For his 33rd album, Elvis Costello continues the Nashville love-in which commenced with last year's Secret, Profane & Sugarcane, a charming country collection which Costello now describes as a "range-finding shot". On National Ransom, he aims for so many targets that the cast of musicians has swollen into quite an impressive shooting party.
The Sugarcanes, his new band of country brothers, including singer/songwriter Jim Lauderdale and respected dobro/lap steel player Jerry Douglas, report for action, while his regular house band The Imposters are brought back into the fold. Vince Gill, Buddy Miller and Leon Russell drop by too.
The results were dispatched in 11 days with T Bone Burnett at the production helm. It is a testament to the talent of the ensemble that they can do justice to 16 songs in such a no-nonsense time frame. As a whole, National Ransom does feel a bit like a bespoke jam session, one where judicious attention has been given to who plays what where.
Costello's plan for the opening title track was to bring together a trio of diverse instrumentalists — Douglas, electric guitarist Marc Ribot and his trusty keyboard player Steve Nieve — as a portent of the appealing genre clash of the rest of the album.
This song alone is dense with internal rhymes, historical references and visual metaphors, and it dovetails with the sleeve illustration of a wolf running off with a bagful of burning cash. Its condemnation of Wall Street folly is, according to Costello, "for the bankrupt times, whenever they may be".
But National Ransom is more a collection of vignettes than the pursuit of a theme. Costello has envisaged historical and geographical settings for each song, which are noted in the lyrics booklet. To avoid being too prescriptive about the lyrics, they are intended as embellishing features rather than definitive meanings.
Some are personal. "Dr. Watson, I Presume" (which is timestamped Wilkesboro, North Carolina - 2007) is a trad country ramble recounting Costello's first meeting a couple of years ago with country guitar legend Doc Watson.

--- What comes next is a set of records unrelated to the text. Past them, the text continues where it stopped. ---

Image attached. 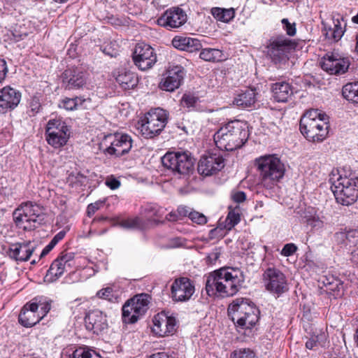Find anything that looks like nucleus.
Masks as SVG:
<instances>
[{
  "label": "nucleus",
  "instance_id": "obj_43",
  "mask_svg": "<svg viewBox=\"0 0 358 358\" xmlns=\"http://www.w3.org/2000/svg\"><path fill=\"white\" fill-rule=\"evenodd\" d=\"M309 120V122H316V120H327V115L317 109H311L306 112V113L301 117L300 123L304 122V120Z\"/></svg>",
  "mask_w": 358,
  "mask_h": 358
},
{
  "label": "nucleus",
  "instance_id": "obj_17",
  "mask_svg": "<svg viewBox=\"0 0 358 358\" xmlns=\"http://www.w3.org/2000/svg\"><path fill=\"white\" fill-rule=\"evenodd\" d=\"M187 20L185 12L180 8H171L166 10L157 20V24L171 30L182 26Z\"/></svg>",
  "mask_w": 358,
  "mask_h": 358
},
{
  "label": "nucleus",
  "instance_id": "obj_33",
  "mask_svg": "<svg viewBox=\"0 0 358 358\" xmlns=\"http://www.w3.org/2000/svg\"><path fill=\"white\" fill-rule=\"evenodd\" d=\"M96 296L111 303H119L121 300V292L117 286L112 285L98 291Z\"/></svg>",
  "mask_w": 358,
  "mask_h": 358
},
{
  "label": "nucleus",
  "instance_id": "obj_29",
  "mask_svg": "<svg viewBox=\"0 0 358 358\" xmlns=\"http://www.w3.org/2000/svg\"><path fill=\"white\" fill-rule=\"evenodd\" d=\"M332 20L333 25L328 27L325 26L323 32L326 38L329 41L331 42H337L342 38L345 33L346 22L342 16H338L337 18L334 17Z\"/></svg>",
  "mask_w": 358,
  "mask_h": 358
},
{
  "label": "nucleus",
  "instance_id": "obj_25",
  "mask_svg": "<svg viewBox=\"0 0 358 358\" xmlns=\"http://www.w3.org/2000/svg\"><path fill=\"white\" fill-rule=\"evenodd\" d=\"M39 306L38 303H27L21 310L19 315V322L25 327H31L41 320L38 314Z\"/></svg>",
  "mask_w": 358,
  "mask_h": 358
},
{
  "label": "nucleus",
  "instance_id": "obj_11",
  "mask_svg": "<svg viewBox=\"0 0 358 358\" xmlns=\"http://www.w3.org/2000/svg\"><path fill=\"white\" fill-rule=\"evenodd\" d=\"M71 136L69 126L61 119H52L48 122L45 129V139L54 148L64 146Z\"/></svg>",
  "mask_w": 358,
  "mask_h": 358
},
{
  "label": "nucleus",
  "instance_id": "obj_2",
  "mask_svg": "<svg viewBox=\"0 0 358 358\" xmlns=\"http://www.w3.org/2000/svg\"><path fill=\"white\" fill-rule=\"evenodd\" d=\"M248 138L245 124L233 120L221 127L213 135L216 146L222 150L233 151L241 148Z\"/></svg>",
  "mask_w": 358,
  "mask_h": 358
},
{
  "label": "nucleus",
  "instance_id": "obj_5",
  "mask_svg": "<svg viewBox=\"0 0 358 358\" xmlns=\"http://www.w3.org/2000/svg\"><path fill=\"white\" fill-rule=\"evenodd\" d=\"M331 188L337 203L343 206L353 204L358 198V178L333 173L330 178Z\"/></svg>",
  "mask_w": 358,
  "mask_h": 358
},
{
  "label": "nucleus",
  "instance_id": "obj_8",
  "mask_svg": "<svg viewBox=\"0 0 358 358\" xmlns=\"http://www.w3.org/2000/svg\"><path fill=\"white\" fill-rule=\"evenodd\" d=\"M13 220L19 229L31 231L38 227L43 220L41 207L32 202L22 203L13 212Z\"/></svg>",
  "mask_w": 358,
  "mask_h": 358
},
{
  "label": "nucleus",
  "instance_id": "obj_56",
  "mask_svg": "<svg viewBox=\"0 0 358 358\" xmlns=\"http://www.w3.org/2000/svg\"><path fill=\"white\" fill-rule=\"evenodd\" d=\"M39 306L38 314L43 319L47 313L50 311L51 306L48 302L38 303Z\"/></svg>",
  "mask_w": 358,
  "mask_h": 358
},
{
  "label": "nucleus",
  "instance_id": "obj_32",
  "mask_svg": "<svg viewBox=\"0 0 358 358\" xmlns=\"http://www.w3.org/2000/svg\"><path fill=\"white\" fill-rule=\"evenodd\" d=\"M151 301V295L147 293L136 294V322L148 312Z\"/></svg>",
  "mask_w": 358,
  "mask_h": 358
},
{
  "label": "nucleus",
  "instance_id": "obj_3",
  "mask_svg": "<svg viewBox=\"0 0 358 358\" xmlns=\"http://www.w3.org/2000/svg\"><path fill=\"white\" fill-rule=\"evenodd\" d=\"M255 166L259 172V185L266 189H273L285 176V164L277 155L260 156L255 159Z\"/></svg>",
  "mask_w": 358,
  "mask_h": 358
},
{
  "label": "nucleus",
  "instance_id": "obj_28",
  "mask_svg": "<svg viewBox=\"0 0 358 358\" xmlns=\"http://www.w3.org/2000/svg\"><path fill=\"white\" fill-rule=\"evenodd\" d=\"M35 250V244L30 241L13 244L10 246L8 255L17 262L28 261Z\"/></svg>",
  "mask_w": 358,
  "mask_h": 358
},
{
  "label": "nucleus",
  "instance_id": "obj_24",
  "mask_svg": "<svg viewBox=\"0 0 358 358\" xmlns=\"http://www.w3.org/2000/svg\"><path fill=\"white\" fill-rule=\"evenodd\" d=\"M86 329L99 334L108 328L106 315L99 310L90 311L85 317Z\"/></svg>",
  "mask_w": 358,
  "mask_h": 358
},
{
  "label": "nucleus",
  "instance_id": "obj_40",
  "mask_svg": "<svg viewBox=\"0 0 358 358\" xmlns=\"http://www.w3.org/2000/svg\"><path fill=\"white\" fill-rule=\"evenodd\" d=\"M337 241H342L344 244L348 245L353 243L352 239H358V231L357 230H348L344 231H340L335 234Z\"/></svg>",
  "mask_w": 358,
  "mask_h": 358
},
{
  "label": "nucleus",
  "instance_id": "obj_61",
  "mask_svg": "<svg viewBox=\"0 0 358 358\" xmlns=\"http://www.w3.org/2000/svg\"><path fill=\"white\" fill-rule=\"evenodd\" d=\"M166 220L169 222H177L178 220H181V217L178 215V212L176 210V211H171L169 214L166 215Z\"/></svg>",
  "mask_w": 358,
  "mask_h": 358
},
{
  "label": "nucleus",
  "instance_id": "obj_26",
  "mask_svg": "<svg viewBox=\"0 0 358 358\" xmlns=\"http://www.w3.org/2000/svg\"><path fill=\"white\" fill-rule=\"evenodd\" d=\"M239 210H229L225 221L223 223H220L219 226L210 231V236L211 238L223 237L226 235L227 231H230L240 222Z\"/></svg>",
  "mask_w": 358,
  "mask_h": 358
},
{
  "label": "nucleus",
  "instance_id": "obj_48",
  "mask_svg": "<svg viewBox=\"0 0 358 358\" xmlns=\"http://www.w3.org/2000/svg\"><path fill=\"white\" fill-rule=\"evenodd\" d=\"M41 108L39 97L35 96L32 97L29 103V110L28 111L29 116H34Z\"/></svg>",
  "mask_w": 358,
  "mask_h": 358
},
{
  "label": "nucleus",
  "instance_id": "obj_4",
  "mask_svg": "<svg viewBox=\"0 0 358 358\" xmlns=\"http://www.w3.org/2000/svg\"><path fill=\"white\" fill-rule=\"evenodd\" d=\"M229 315L236 327L241 329H250L259 321V310L248 299L238 298L228 308Z\"/></svg>",
  "mask_w": 358,
  "mask_h": 358
},
{
  "label": "nucleus",
  "instance_id": "obj_12",
  "mask_svg": "<svg viewBox=\"0 0 358 358\" xmlns=\"http://www.w3.org/2000/svg\"><path fill=\"white\" fill-rule=\"evenodd\" d=\"M178 321L169 312L162 310L152 318V333L158 337L173 336L177 331Z\"/></svg>",
  "mask_w": 358,
  "mask_h": 358
},
{
  "label": "nucleus",
  "instance_id": "obj_59",
  "mask_svg": "<svg viewBox=\"0 0 358 358\" xmlns=\"http://www.w3.org/2000/svg\"><path fill=\"white\" fill-rule=\"evenodd\" d=\"M231 198L235 202L239 203L243 202L245 200L246 195H245V192H243L242 191H238V192H234L231 194Z\"/></svg>",
  "mask_w": 358,
  "mask_h": 358
},
{
  "label": "nucleus",
  "instance_id": "obj_18",
  "mask_svg": "<svg viewBox=\"0 0 358 358\" xmlns=\"http://www.w3.org/2000/svg\"><path fill=\"white\" fill-rule=\"evenodd\" d=\"M350 62L337 53H327L322 59L321 67L330 74H342L347 71Z\"/></svg>",
  "mask_w": 358,
  "mask_h": 358
},
{
  "label": "nucleus",
  "instance_id": "obj_23",
  "mask_svg": "<svg viewBox=\"0 0 358 358\" xmlns=\"http://www.w3.org/2000/svg\"><path fill=\"white\" fill-rule=\"evenodd\" d=\"M20 99L21 93L14 88L6 86L0 90V113L13 110Z\"/></svg>",
  "mask_w": 358,
  "mask_h": 358
},
{
  "label": "nucleus",
  "instance_id": "obj_41",
  "mask_svg": "<svg viewBox=\"0 0 358 358\" xmlns=\"http://www.w3.org/2000/svg\"><path fill=\"white\" fill-rule=\"evenodd\" d=\"M229 358H259V357L253 350L249 348H241L232 351Z\"/></svg>",
  "mask_w": 358,
  "mask_h": 358
},
{
  "label": "nucleus",
  "instance_id": "obj_44",
  "mask_svg": "<svg viewBox=\"0 0 358 358\" xmlns=\"http://www.w3.org/2000/svg\"><path fill=\"white\" fill-rule=\"evenodd\" d=\"M72 358H101V357L88 348L80 347L73 351Z\"/></svg>",
  "mask_w": 358,
  "mask_h": 358
},
{
  "label": "nucleus",
  "instance_id": "obj_6",
  "mask_svg": "<svg viewBox=\"0 0 358 358\" xmlns=\"http://www.w3.org/2000/svg\"><path fill=\"white\" fill-rule=\"evenodd\" d=\"M169 116V113L161 108H152L140 115L138 120L139 134L145 138L159 136L165 128Z\"/></svg>",
  "mask_w": 358,
  "mask_h": 358
},
{
  "label": "nucleus",
  "instance_id": "obj_9",
  "mask_svg": "<svg viewBox=\"0 0 358 358\" xmlns=\"http://www.w3.org/2000/svg\"><path fill=\"white\" fill-rule=\"evenodd\" d=\"M161 159L163 166L174 174L186 175L194 170V159L187 152H167Z\"/></svg>",
  "mask_w": 358,
  "mask_h": 358
},
{
  "label": "nucleus",
  "instance_id": "obj_63",
  "mask_svg": "<svg viewBox=\"0 0 358 358\" xmlns=\"http://www.w3.org/2000/svg\"><path fill=\"white\" fill-rule=\"evenodd\" d=\"M56 245L50 241V242L44 248L43 251L41 252L40 255V258H42L47 255L55 246Z\"/></svg>",
  "mask_w": 358,
  "mask_h": 358
},
{
  "label": "nucleus",
  "instance_id": "obj_64",
  "mask_svg": "<svg viewBox=\"0 0 358 358\" xmlns=\"http://www.w3.org/2000/svg\"><path fill=\"white\" fill-rule=\"evenodd\" d=\"M352 260L358 263V239L355 241V248L352 250Z\"/></svg>",
  "mask_w": 358,
  "mask_h": 358
},
{
  "label": "nucleus",
  "instance_id": "obj_51",
  "mask_svg": "<svg viewBox=\"0 0 358 358\" xmlns=\"http://www.w3.org/2000/svg\"><path fill=\"white\" fill-rule=\"evenodd\" d=\"M103 201H97L94 203H92L87 206V213L89 217L92 216L96 211L100 209L103 206Z\"/></svg>",
  "mask_w": 358,
  "mask_h": 358
},
{
  "label": "nucleus",
  "instance_id": "obj_50",
  "mask_svg": "<svg viewBox=\"0 0 358 358\" xmlns=\"http://www.w3.org/2000/svg\"><path fill=\"white\" fill-rule=\"evenodd\" d=\"M189 217L193 222H195L198 224H203L207 222L206 217L203 214L196 211L190 212L189 214Z\"/></svg>",
  "mask_w": 358,
  "mask_h": 358
},
{
  "label": "nucleus",
  "instance_id": "obj_15",
  "mask_svg": "<svg viewBox=\"0 0 358 358\" xmlns=\"http://www.w3.org/2000/svg\"><path fill=\"white\" fill-rule=\"evenodd\" d=\"M300 131L303 136L312 142H321L328 134V125L324 120L300 123Z\"/></svg>",
  "mask_w": 358,
  "mask_h": 358
},
{
  "label": "nucleus",
  "instance_id": "obj_21",
  "mask_svg": "<svg viewBox=\"0 0 358 358\" xmlns=\"http://www.w3.org/2000/svg\"><path fill=\"white\" fill-rule=\"evenodd\" d=\"M73 264V256L71 253L62 254L58 257L51 264L45 278L48 281H55L61 277L65 271L71 268Z\"/></svg>",
  "mask_w": 358,
  "mask_h": 358
},
{
  "label": "nucleus",
  "instance_id": "obj_49",
  "mask_svg": "<svg viewBox=\"0 0 358 358\" xmlns=\"http://www.w3.org/2000/svg\"><path fill=\"white\" fill-rule=\"evenodd\" d=\"M282 29L285 31L286 34L289 36H295L296 33V23H291L287 18H283L281 20Z\"/></svg>",
  "mask_w": 358,
  "mask_h": 358
},
{
  "label": "nucleus",
  "instance_id": "obj_62",
  "mask_svg": "<svg viewBox=\"0 0 358 358\" xmlns=\"http://www.w3.org/2000/svg\"><path fill=\"white\" fill-rule=\"evenodd\" d=\"M177 210L178 212V215L181 217V219L182 220L185 217L188 216L189 214L191 212L190 209L186 206H180L177 208Z\"/></svg>",
  "mask_w": 358,
  "mask_h": 358
},
{
  "label": "nucleus",
  "instance_id": "obj_14",
  "mask_svg": "<svg viewBox=\"0 0 358 358\" xmlns=\"http://www.w3.org/2000/svg\"><path fill=\"white\" fill-rule=\"evenodd\" d=\"M164 214L163 208L155 203H148L141 207L139 217H136V228L145 229L161 222Z\"/></svg>",
  "mask_w": 358,
  "mask_h": 358
},
{
  "label": "nucleus",
  "instance_id": "obj_35",
  "mask_svg": "<svg viewBox=\"0 0 358 358\" xmlns=\"http://www.w3.org/2000/svg\"><path fill=\"white\" fill-rule=\"evenodd\" d=\"M210 13L217 21L228 23L235 17V10L233 8H222L219 7L212 8Z\"/></svg>",
  "mask_w": 358,
  "mask_h": 358
},
{
  "label": "nucleus",
  "instance_id": "obj_31",
  "mask_svg": "<svg viewBox=\"0 0 358 358\" xmlns=\"http://www.w3.org/2000/svg\"><path fill=\"white\" fill-rule=\"evenodd\" d=\"M172 45L178 50L194 52L199 51L201 43L197 38L185 36H176L172 40Z\"/></svg>",
  "mask_w": 358,
  "mask_h": 358
},
{
  "label": "nucleus",
  "instance_id": "obj_57",
  "mask_svg": "<svg viewBox=\"0 0 358 358\" xmlns=\"http://www.w3.org/2000/svg\"><path fill=\"white\" fill-rule=\"evenodd\" d=\"M315 336V340L318 345L320 346H324L327 342V336L325 332L321 331L317 335H313Z\"/></svg>",
  "mask_w": 358,
  "mask_h": 358
},
{
  "label": "nucleus",
  "instance_id": "obj_20",
  "mask_svg": "<svg viewBox=\"0 0 358 358\" xmlns=\"http://www.w3.org/2000/svg\"><path fill=\"white\" fill-rule=\"evenodd\" d=\"M156 61V55L150 45L144 42L136 44V66L140 70L146 71L150 69Z\"/></svg>",
  "mask_w": 358,
  "mask_h": 358
},
{
  "label": "nucleus",
  "instance_id": "obj_7",
  "mask_svg": "<svg viewBox=\"0 0 358 358\" xmlns=\"http://www.w3.org/2000/svg\"><path fill=\"white\" fill-rule=\"evenodd\" d=\"M296 46L294 41L283 34L272 36L266 46L267 57L275 65L282 67L288 62L289 55Z\"/></svg>",
  "mask_w": 358,
  "mask_h": 358
},
{
  "label": "nucleus",
  "instance_id": "obj_10",
  "mask_svg": "<svg viewBox=\"0 0 358 358\" xmlns=\"http://www.w3.org/2000/svg\"><path fill=\"white\" fill-rule=\"evenodd\" d=\"M131 146L132 139L127 134H109L99 143V149L105 154L117 157L128 152Z\"/></svg>",
  "mask_w": 358,
  "mask_h": 358
},
{
  "label": "nucleus",
  "instance_id": "obj_54",
  "mask_svg": "<svg viewBox=\"0 0 358 358\" xmlns=\"http://www.w3.org/2000/svg\"><path fill=\"white\" fill-rule=\"evenodd\" d=\"M297 250V247L294 243H287L281 250V255L285 257L292 255Z\"/></svg>",
  "mask_w": 358,
  "mask_h": 358
},
{
  "label": "nucleus",
  "instance_id": "obj_34",
  "mask_svg": "<svg viewBox=\"0 0 358 358\" xmlns=\"http://www.w3.org/2000/svg\"><path fill=\"white\" fill-rule=\"evenodd\" d=\"M255 92L253 90L248 89L238 94L234 99V103L243 108L252 106L255 102Z\"/></svg>",
  "mask_w": 358,
  "mask_h": 358
},
{
  "label": "nucleus",
  "instance_id": "obj_37",
  "mask_svg": "<svg viewBox=\"0 0 358 358\" xmlns=\"http://www.w3.org/2000/svg\"><path fill=\"white\" fill-rule=\"evenodd\" d=\"M342 94L345 99L358 103V82L349 83L343 87Z\"/></svg>",
  "mask_w": 358,
  "mask_h": 358
},
{
  "label": "nucleus",
  "instance_id": "obj_52",
  "mask_svg": "<svg viewBox=\"0 0 358 358\" xmlns=\"http://www.w3.org/2000/svg\"><path fill=\"white\" fill-rule=\"evenodd\" d=\"M78 97L74 99L66 98L62 101V107L69 110H73L76 108L78 105Z\"/></svg>",
  "mask_w": 358,
  "mask_h": 358
},
{
  "label": "nucleus",
  "instance_id": "obj_47",
  "mask_svg": "<svg viewBox=\"0 0 358 358\" xmlns=\"http://www.w3.org/2000/svg\"><path fill=\"white\" fill-rule=\"evenodd\" d=\"M113 226H120L122 228L129 229L134 227V220L131 218L115 217L113 220Z\"/></svg>",
  "mask_w": 358,
  "mask_h": 358
},
{
  "label": "nucleus",
  "instance_id": "obj_1",
  "mask_svg": "<svg viewBox=\"0 0 358 358\" xmlns=\"http://www.w3.org/2000/svg\"><path fill=\"white\" fill-rule=\"evenodd\" d=\"M245 282L243 271L238 267H222L210 273L206 281L209 296L229 297L235 295Z\"/></svg>",
  "mask_w": 358,
  "mask_h": 358
},
{
  "label": "nucleus",
  "instance_id": "obj_13",
  "mask_svg": "<svg viewBox=\"0 0 358 358\" xmlns=\"http://www.w3.org/2000/svg\"><path fill=\"white\" fill-rule=\"evenodd\" d=\"M262 278L266 290L278 296L289 290L286 276L278 268H268L264 271Z\"/></svg>",
  "mask_w": 358,
  "mask_h": 358
},
{
  "label": "nucleus",
  "instance_id": "obj_60",
  "mask_svg": "<svg viewBox=\"0 0 358 358\" xmlns=\"http://www.w3.org/2000/svg\"><path fill=\"white\" fill-rule=\"evenodd\" d=\"M220 253L217 251H213L208 254L206 257V262L209 264H214L219 259Z\"/></svg>",
  "mask_w": 358,
  "mask_h": 358
},
{
  "label": "nucleus",
  "instance_id": "obj_36",
  "mask_svg": "<svg viewBox=\"0 0 358 358\" xmlns=\"http://www.w3.org/2000/svg\"><path fill=\"white\" fill-rule=\"evenodd\" d=\"M122 320L124 324L134 323V296L129 299L122 306Z\"/></svg>",
  "mask_w": 358,
  "mask_h": 358
},
{
  "label": "nucleus",
  "instance_id": "obj_46",
  "mask_svg": "<svg viewBox=\"0 0 358 358\" xmlns=\"http://www.w3.org/2000/svg\"><path fill=\"white\" fill-rule=\"evenodd\" d=\"M307 224L312 229L315 230L321 229L324 227V222L320 217L315 215L310 216H305Z\"/></svg>",
  "mask_w": 358,
  "mask_h": 358
},
{
  "label": "nucleus",
  "instance_id": "obj_16",
  "mask_svg": "<svg viewBox=\"0 0 358 358\" xmlns=\"http://www.w3.org/2000/svg\"><path fill=\"white\" fill-rule=\"evenodd\" d=\"M194 292V282L187 277L176 278L171 287V294L174 301H187L191 299Z\"/></svg>",
  "mask_w": 358,
  "mask_h": 358
},
{
  "label": "nucleus",
  "instance_id": "obj_55",
  "mask_svg": "<svg viewBox=\"0 0 358 358\" xmlns=\"http://www.w3.org/2000/svg\"><path fill=\"white\" fill-rule=\"evenodd\" d=\"M185 245V239L179 237L171 238L169 243V247L173 248L183 247Z\"/></svg>",
  "mask_w": 358,
  "mask_h": 358
},
{
  "label": "nucleus",
  "instance_id": "obj_22",
  "mask_svg": "<svg viewBox=\"0 0 358 358\" xmlns=\"http://www.w3.org/2000/svg\"><path fill=\"white\" fill-rule=\"evenodd\" d=\"M166 74V77L160 82L159 87L162 90L173 92L181 85L185 73L182 66H173L169 69Z\"/></svg>",
  "mask_w": 358,
  "mask_h": 358
},
{
  "label": "nucleus",
  "instance_id": "obj_58",
  "mask_svg": "<svg viewBox=\"0 0 358 358\" xmlns=\"http://www.w3.org/2000/svg\"><path fill=\"white\" fill-rule=\"evenodd\" d=\"M7 73L6 62L4 59H0V83L5 79Z\"/></svg>",
  "mask_w": 358,
  "mask_h": 358
},
{
  "label": "nucleus",
  "instance_id": "obj_39",
  "mask_svg": "<svg viewBox=\"0 0 358 358\" xmlns=\"http://www.w3.org/2000/svg\"><path fill=\"white\" fill-rule=\"evenodd\" d=\"M116 81L124 90L134 88V75L131 72L120 73L116 78Z\"/></svg>",
  "mask_w": 358,
  "mask_h": 358
},
{
  "label": "nucleus",
  "instance_id": "obj_53",
  "mask_svg": "<svg viewBox=\"0 0 358 358\" xmlns=\"http://www.w3.org/2000/svg\"><path fill=\"white\" fill-rule=\"evenodd\" d=\"M105 185L110 189L115 190L120 187V182L113 176H110L106 178Z\"/></svg>",
  "mask_w": 358,
  "mask_h": 358
},
{
  "label": "nucleus",
  "instance_id": "obj_45",
  "mask_svg": "<svg viewBox=\"0 0 358 358\" xmlns=\"http://www.w3.org/2000/svg\"><path fill=\"white\" fill-rule=\"evenodd\" d=\"M199 98L194 96V94H184L180 100V105L184 108H194Z\"/></svg>",
  "mask_w": 358,
  "mask_h": 358
},
{
  "label": "nucleus",
  "instance_id": "obj_19",
  "mask_svg": "<svg viewBox=\"0 0 358 358\" xmlns=\"http://www.w3.org/2000/svg\"><path fill=\"white\" fill-rule=\"evenodd\" d=\"M224 166V159L220 154H210L201 157L198 164V172L204 176L216 174Z\"/></svg>",
  "mask_w": 358,
  "mask_h": 358
},
{
  "label": "nucleus",
  "instance_id": "obj_42",
  "mask_svg": "<svg viewBox=\"0 0 358 358\" xmlns=\"http://www.w3.org/2000/svg\"><path fill=\"white\" fill-rule=\"evenodd\" d=\"M322 283L326 287L327 292H338L341 287V281L334 276H325L322 280Z\"/></svg>",
  "mask_w": 358,
  "mask_h": 358
},
{
  "label": "nucleus",
  "instance_id": "obj_30",
  "mask_svg": "<svg viewBox=\"0 0 358 358\" xmlns=\"http://www.w3.org/2000/svg\"><path fill=\"white\" fill-rule=\"evenodd\" d=\"M271 90L273 98L278 102H287L293 94L292 85L285 80L273 83L271 86Z\"/></svg>",
  "mask_w": 358,
  "mask_h": 358
},
{
  "label": "nucleus",
  "instance_id": "obj_27",
  "mask_svg": "<svg viewBox=\"0 0 358 358\" xmlns=\"http://www.w3.org/2000/svg\"><path fill=\"white\" fill-rule=\"evenodd\" d=\"M63 81L69 90L83 87L87 81V73L79 68L66 69L63 73Z\"/></svg>",
  "mask_w": 358,
  "mask_h": 358
},
{
  "label": "nucleus",
  "instance_id": "obj_38",
  "mask_svg": "<svg viewBox=\"0 0 358 358\" xmlns=\"http://www.w3.org/2000/svg\"><path fill=\"white\" fill-rule=\"evenodd\" d=\"M199 57L207 62H220L223 59V53L219 49L205 48L201 51Z\"/></svg>",
  "mask_w": 358,
  "mask_h": 358
}]
</instances>
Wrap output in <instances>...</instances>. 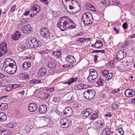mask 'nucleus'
<instances>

Some are political. "One Bell Ringing"'s postscript — the London Underground, 22 July 2005 — refers pointedly to the killing of Jean Charles de Menezes, and the song is a bleak yet poetic meditation on the violent snuffing out of a life, couched in mournful jazz woodwind and brass tones.
But National Ransom is also full of richly drawn fictional characters such as the forlorn Jimmie Rodgers tribute act touring the north of England in "Jimmie Standing In The Rain." Costello's old-time jazz portrait of a solitary life on the road may be loaded with period references but his images of "stale bread curling on a luncheon counter, loose change lonely, not the right amount" strike a wider emotional chord.
The sparse finger-picking good singer/songwriter fare of "Bullets For The New-Born King" chronicles the regrets of a penitent assassin with expert eloquence, while "All These Strangers," one of the most tragic and touching songs on the album, follows a spurned lover's thoughts from romanticised revenge fantasy to resignation, from action hero to lonely mourner.
"You Hung The Moon" is a particularly elegant and heartbreaking example of Costello's storytelling skills. His suggested setting is "a drawing room in Pimlico, London - 1919" where a bereft family are conducting a seance to connect with the war dead. There's a further, painful twist as the soldier's fate is revealed.
With lyrical inspiration from all over the shop, Costello also casts his musical net wide. "A Slow Drag With Josephine" is a delightful tea dance outlining the steps of a courtship from the "hesitation waltz" to "flirtation and temptation". There is more Tin Pan Alley-style wit and wordplay in the sassy country swing number "A Voice In The Dark" which claims "you can read right through a book of matches, but that won't make you smart" for starters.
In rocking contrast, "The Spell That You Cast" starts out with a Sonic Youth-style melodic grunge riff which within ten seconds has been soaked into a singalong country blues boogie.
But even when Elvis is doing what Elvis generally does — on, for example, the quintessential countrified Costello ballad "That's Not The Park Of Him You're Leaving" (set, appropriately, "on the road between dismal and discouraged") or the passionate piano-led portrait of a nightclub singer on "Church Underground" — he still sounds wholly committed to honing his skills as songwriter and bandleader. And 33 albums into a career, that is an enviable place to be.